## TAREFA A REALIZAR:
Retome o trecho da decisão judicial sobre o recurso do INSS e dê continuidade ao texto a partir do ponto em que ele termina.

## TRECHO DO DOCUMENTO:
★ ★ ★ ★
Contudo, a remessa oficial não deve ser conhecida, como quer o INSS, por ter sido proferida a
sentença na vigência do atual Código de Processo Civil, cujo artigo 496, § 3º, I, afasta a
exigência do duplo grau de jurisdição quando a condenação ou o proveito econômico for inferior
a 1.000 (mil) salários mínimos.
No caso, à evidência, esse montante não é alcançado, devendo a certeza matemática
prevalecer sobre o teor da Súmula n. 490 do Superior Tribunal de Justiça.
No mais, afasto a alegação de não cabimento da tutela jurídica antecipada. Convencido o
julgador do direito da parte, e presentes os requisitos do art. 497 do CPC, a tutela jurisdicional
pode ser antecipada na própria sentença.
Com efeito, não merece acolhida a pretensão do INSS de suspensão do cumprimento da
decisão por esta relatoria, uma vez que não configuradas as circunstâncias dispostas no art.
1.012 do CPC.
Por outro lado, não visualizo o alegado cerceamento de defesaa ponto de se anular a decisão
singular.
Efetivamente, cabe à parte autora, nos termos do artigo 373, I, do CPC, os ônus de comprovar
a veracidade dos fatos constitutivos do direito invocado, por meio de prova suficiente e segura.
Nesse passo, a fim de demonstrar a natureza especial do labor desenvolvido nos lapsos
vindicados, deve a parte suplicante carrear documentos aptos certificadores das condições
insalubres em que permaneceu exposta, com habitualidade e permanência, como formulários
padrão e laudos técnicos individualizados, cabendo ao magistrado, em caso de dúvida fundada,
o deferimento de prova pericial para confrontação do material reunido à exordial.
★ ★ ★ ★
## TRECHOS DOS REGISTROS:

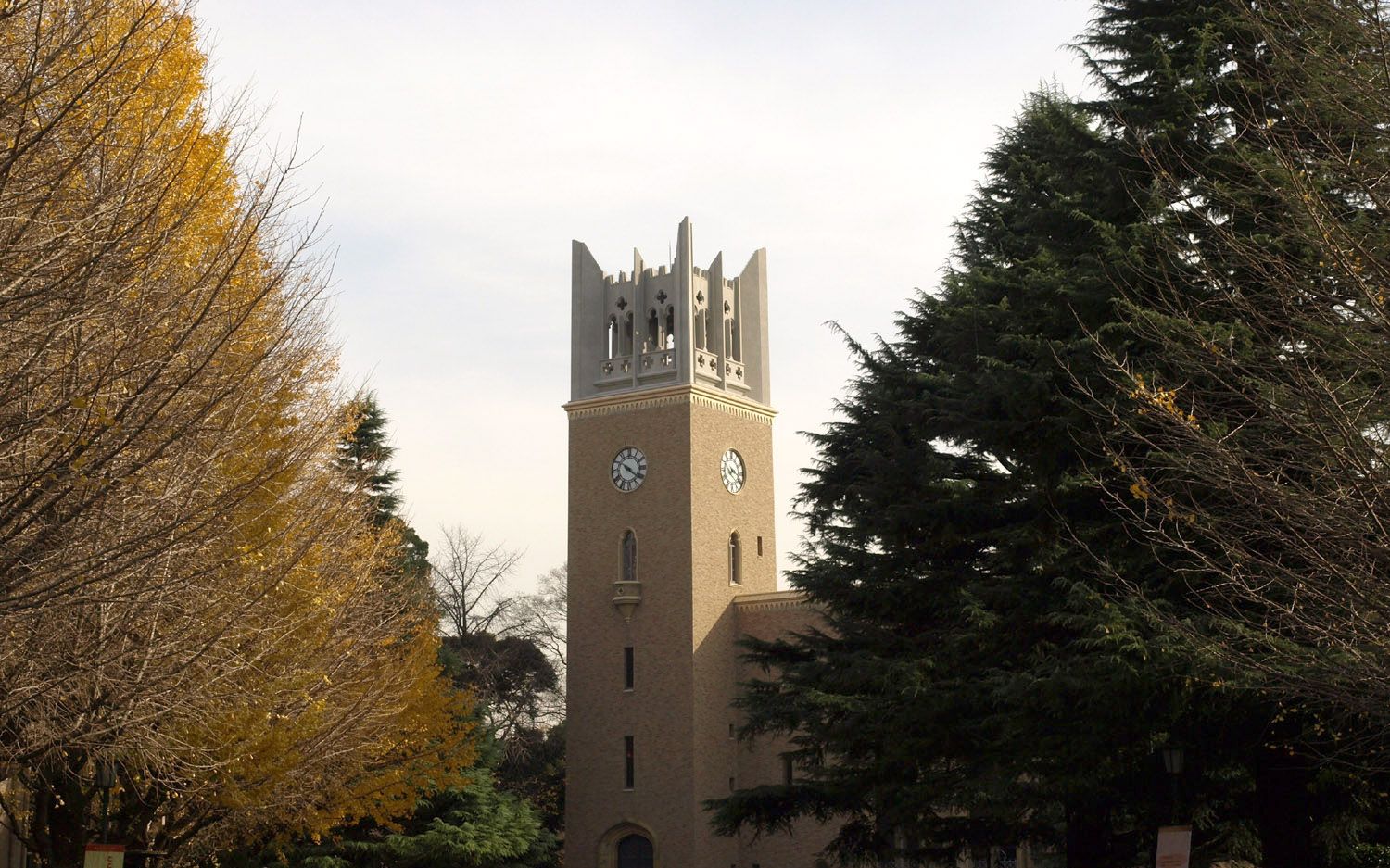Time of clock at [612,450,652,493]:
★ ★ ★ ★
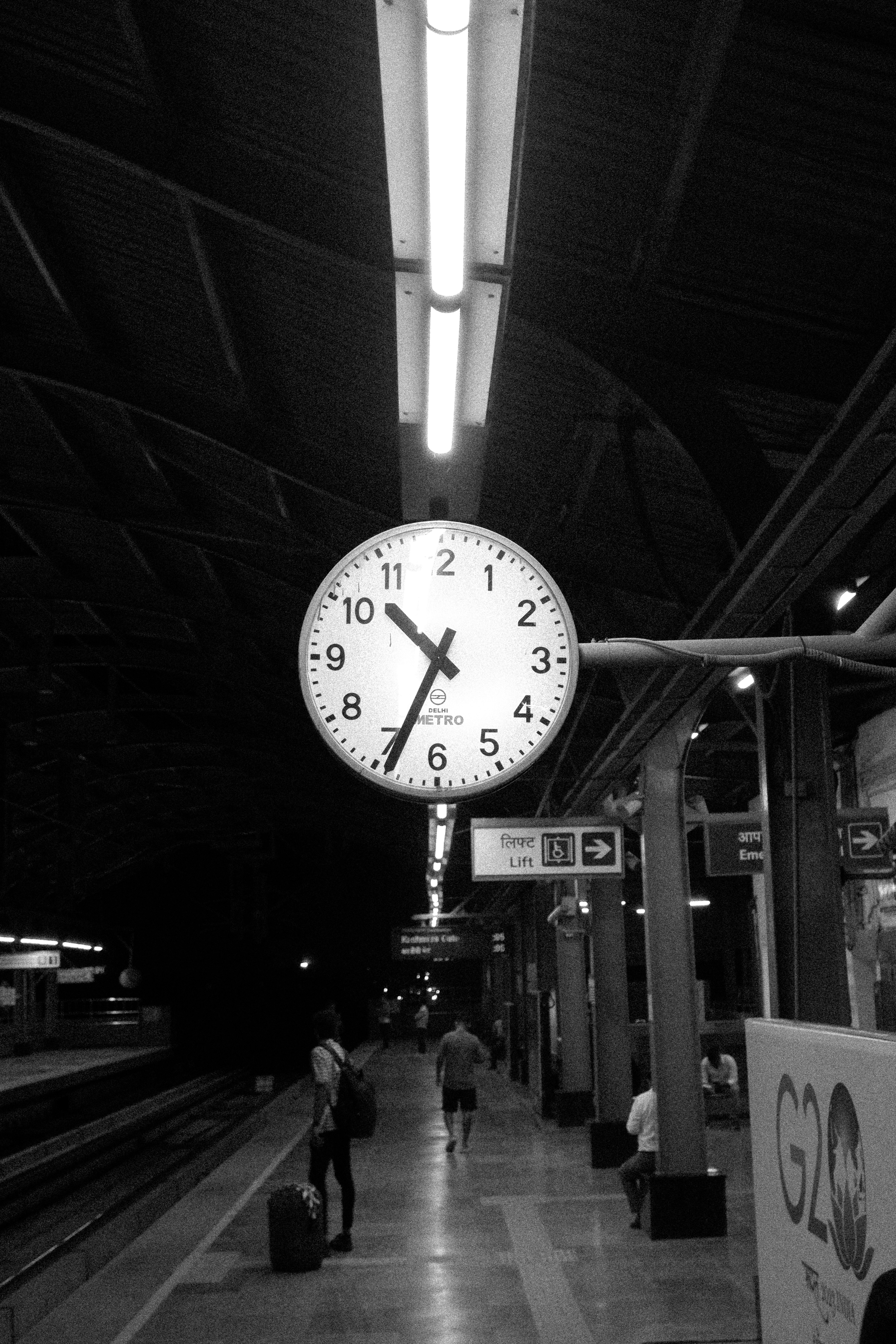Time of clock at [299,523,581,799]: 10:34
★ ★ ★ ★
## RESPOSTA:
Com efeito, compete ao juiz a condução do processo, cabendo-lhe apreciar a questão de
acordo com o que está sendo debatido. Dessa forma, o juiz não está obrigado a decidir a lide
conforme pleiteado pelas partes, mas, sim, conforme seu livre convencimento, fundado em
fatos, provas, jurisprudência, aspectos ligados ao tema e legislação que entender aplicável ao
caso.
Se não houver dúvida fundada sobre as condições em que o segurado desenvolveu suas
atividades laborativas, despicienda revela-se a produção de prova pericial para o julgamento da
causa e, por consequência, não estará configurado cerceamento de defesa ou violação de
ordem constitucional ou legal.
Passo à apreciação as questões trazidas a julgamento.
Do tempo de serviço rural
Segundo o artigo 55 e respectivos parágrafos da Lei n. 8.213/1991:
"Art. 55. O tempo de serviço será comprovado na forma estabelecida no Regulamento,
compreendendo, além do correspondente às atividades de qualquer das categorias de
segurados de que trata o art. 11 desta Lei, mesmo que anterior à perda da qualidade de
segurado:
(...)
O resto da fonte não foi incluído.